When the economy does turn around, CIOs with the most options in their sourcing pool will likely have an advantage. Karl Wachs, CIO at global chemical giant Celanese, planned to hire 10 interns in his Summit, N.J., headquarters this summer to give university students exposure to the business?and to let Celanese see how they fare in the work environment. Wachs believes that his former employer, BASF, saved almost $250,000 in recruiting fees during two years by hiring 20 interns in five years. But the savings itself, he emphasizes, is not as important as hiring good people.
Nashville, Tenn.-based Gaylord Entertainment (a hospitality and entertainment company whose properties include Gaylord Opryland Resort & Convention Center and the Grand Ole Opry) is partnering with Vanderbilt University’s Owen Graduate School of Management to hire MBA students as interns now that demand for interns from consultancies and investment banks has dried up. “They contribute at very high levels,” says Karen Spacek, senior vice president of technology, HR and communications. “In a strong IT organization, you want a combination of really good technical skills and good business skills.”
Aetna is rolling out a new fast-track career path designed to attract star graduates from premier colleges such as MIT and the University of Pennsylvania. The fast-trackers will rotate through assignments in IT and the business for two or three years before getting what Cheng calls meaningful job assignments in IT. The intent is to get them into management positions in three to five years instead of the typical five to 10. When the recovery comes, those high-value employees will be less likely to jump ship because they’ll already be on track to advance quickly at Aetna.
7 Start renegotiating hiring constraints.

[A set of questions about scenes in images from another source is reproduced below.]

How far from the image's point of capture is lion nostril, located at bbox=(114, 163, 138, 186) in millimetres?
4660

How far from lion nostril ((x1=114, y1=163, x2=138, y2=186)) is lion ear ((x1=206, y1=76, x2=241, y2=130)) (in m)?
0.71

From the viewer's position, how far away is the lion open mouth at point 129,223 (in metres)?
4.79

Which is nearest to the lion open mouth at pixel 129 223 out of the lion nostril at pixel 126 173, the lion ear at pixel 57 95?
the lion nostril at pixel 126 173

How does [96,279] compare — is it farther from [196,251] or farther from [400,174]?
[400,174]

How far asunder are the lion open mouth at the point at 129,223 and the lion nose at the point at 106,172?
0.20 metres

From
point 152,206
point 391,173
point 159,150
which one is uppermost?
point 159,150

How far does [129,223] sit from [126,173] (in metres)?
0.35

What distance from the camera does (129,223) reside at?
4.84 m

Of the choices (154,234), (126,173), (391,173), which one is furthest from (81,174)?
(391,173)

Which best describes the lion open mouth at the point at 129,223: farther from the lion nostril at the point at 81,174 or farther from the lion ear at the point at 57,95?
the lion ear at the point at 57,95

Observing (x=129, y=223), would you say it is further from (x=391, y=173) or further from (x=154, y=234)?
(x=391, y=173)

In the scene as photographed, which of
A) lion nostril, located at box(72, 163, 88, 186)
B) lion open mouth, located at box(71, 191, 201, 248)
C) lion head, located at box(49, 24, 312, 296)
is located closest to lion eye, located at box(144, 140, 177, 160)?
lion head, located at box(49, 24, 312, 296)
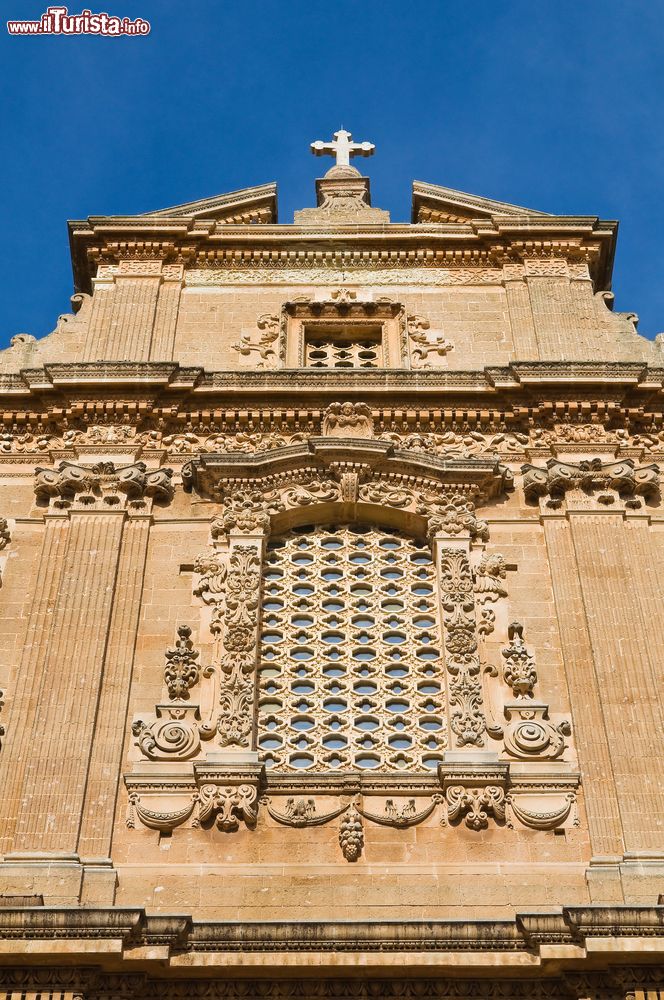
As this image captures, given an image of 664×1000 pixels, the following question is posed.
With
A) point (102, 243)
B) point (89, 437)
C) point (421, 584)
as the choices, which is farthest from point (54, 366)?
point (421, 584)

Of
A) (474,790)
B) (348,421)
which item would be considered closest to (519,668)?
(474,790)

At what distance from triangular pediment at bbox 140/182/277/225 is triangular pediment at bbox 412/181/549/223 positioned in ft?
7.68

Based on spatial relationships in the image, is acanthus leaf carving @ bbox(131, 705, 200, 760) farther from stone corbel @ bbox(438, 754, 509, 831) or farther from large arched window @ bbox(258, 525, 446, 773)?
stone corbel @ bbox(438, 754, 509, 831)

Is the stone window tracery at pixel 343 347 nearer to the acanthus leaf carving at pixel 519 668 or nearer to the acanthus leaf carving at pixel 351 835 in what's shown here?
the acanthus leaf carving at pixel 519 668

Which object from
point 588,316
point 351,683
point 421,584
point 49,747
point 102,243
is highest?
point 102,243

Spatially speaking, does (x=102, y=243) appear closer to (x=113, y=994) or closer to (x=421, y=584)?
(x=421, y=584)

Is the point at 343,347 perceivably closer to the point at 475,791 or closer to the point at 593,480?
the point at 593,480

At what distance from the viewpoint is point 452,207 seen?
78.0 feet

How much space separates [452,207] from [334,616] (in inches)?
340

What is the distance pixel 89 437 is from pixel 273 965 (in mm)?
8247

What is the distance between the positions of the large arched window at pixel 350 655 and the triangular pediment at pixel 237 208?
6714mm

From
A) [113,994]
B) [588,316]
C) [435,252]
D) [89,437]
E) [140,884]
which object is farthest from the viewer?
[435,252]

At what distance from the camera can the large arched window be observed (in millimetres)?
16344

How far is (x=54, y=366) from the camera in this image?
19.9m
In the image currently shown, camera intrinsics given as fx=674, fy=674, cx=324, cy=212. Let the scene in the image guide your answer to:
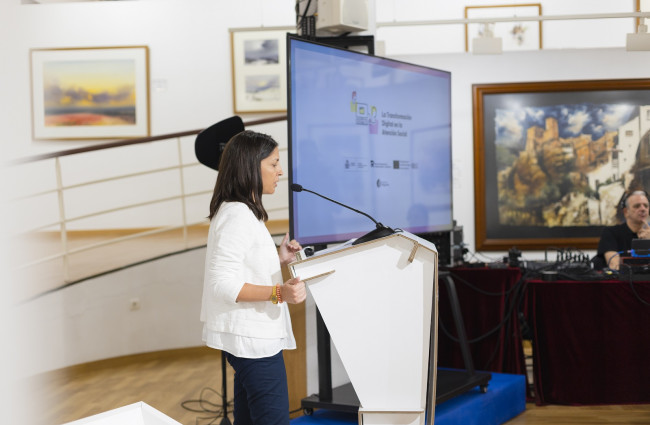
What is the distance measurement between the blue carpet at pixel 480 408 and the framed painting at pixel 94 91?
481 cm

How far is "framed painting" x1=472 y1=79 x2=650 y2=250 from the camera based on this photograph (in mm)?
6285

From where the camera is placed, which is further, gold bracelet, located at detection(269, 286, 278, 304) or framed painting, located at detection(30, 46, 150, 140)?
framed painting, located at detection(30, 46, 150, 140)

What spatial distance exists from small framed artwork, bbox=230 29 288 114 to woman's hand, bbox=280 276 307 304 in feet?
17.4

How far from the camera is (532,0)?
21.6ft

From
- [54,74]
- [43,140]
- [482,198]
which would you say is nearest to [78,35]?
[54,74]

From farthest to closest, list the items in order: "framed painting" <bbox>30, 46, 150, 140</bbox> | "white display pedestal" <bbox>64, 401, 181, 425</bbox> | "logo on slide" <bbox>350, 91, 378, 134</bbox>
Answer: "framed painting" <bbox>30, 46, 150, 140</bbox>
"logo on slide" <bbox>350, 91, 378, 134</bbox>
"white display pedestal" <bbox>64, 401, 181, 425</bbox>

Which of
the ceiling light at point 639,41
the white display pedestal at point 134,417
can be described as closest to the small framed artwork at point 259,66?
the ceiling light at point 639,41

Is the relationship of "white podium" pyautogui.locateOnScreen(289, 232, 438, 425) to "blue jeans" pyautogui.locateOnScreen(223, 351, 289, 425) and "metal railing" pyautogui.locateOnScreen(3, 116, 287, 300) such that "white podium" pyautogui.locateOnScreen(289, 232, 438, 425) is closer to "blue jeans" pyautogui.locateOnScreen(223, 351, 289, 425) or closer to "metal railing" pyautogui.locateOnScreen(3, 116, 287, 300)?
"blue jeans" pyautogui.locateOnScreen(223, 351, 289, 425)

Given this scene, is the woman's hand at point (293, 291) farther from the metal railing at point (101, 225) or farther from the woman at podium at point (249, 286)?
the metal railing at point (101, 225)

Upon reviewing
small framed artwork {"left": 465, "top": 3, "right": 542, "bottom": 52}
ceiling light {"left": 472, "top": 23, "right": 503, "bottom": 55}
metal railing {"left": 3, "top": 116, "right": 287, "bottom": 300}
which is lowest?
metal railing {"left": 3, "top": 116, "right": 287, "bottom": 300}

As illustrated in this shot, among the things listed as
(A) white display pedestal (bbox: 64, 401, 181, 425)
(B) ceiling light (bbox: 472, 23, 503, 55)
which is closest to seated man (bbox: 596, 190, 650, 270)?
(B) ceiling light (bbox: 472, 23, 503, 55)

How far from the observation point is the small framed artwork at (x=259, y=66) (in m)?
7.06

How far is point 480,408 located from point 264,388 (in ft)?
5.44

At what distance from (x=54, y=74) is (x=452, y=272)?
199 inches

Most companies have frozen hiring, pulled back on raises and bonuses, or had layoffs, says Gartner’s Morello, and many have done all three. “If the IS organization is still tethered to an older, leaner budget, and is prohibited from hiring, you have an IS organization that’s not able to meet the demands of the business,” she argues. “The business will then circumvent IS by seeking out its own service providers or hiring its own people.” To prevent that, CIOs must start negotiating with executive management to remove budgetary and hiring restrictions before the demand to ramp up IT hits. In other words, companies need to begin managing for recovery.
“Business demand will rise faster than the IS department can get permission for,” Morello predicts. “You need to ask, How well positioned are we to turn on the tap again for the supply of people we need?”
When the turnaround arrives, CIOs who have used the downturn to reassess their staffing needs in preparation for a surge in demand will be in an advantageous competitive position. “CIOs should view the ’01-’02 economy as a time-out in a football game where they need to think about the strengths of their bench,” says Christian & Timbers’ Lewis. “When the time-out ends, the team with the best players on the field will win.”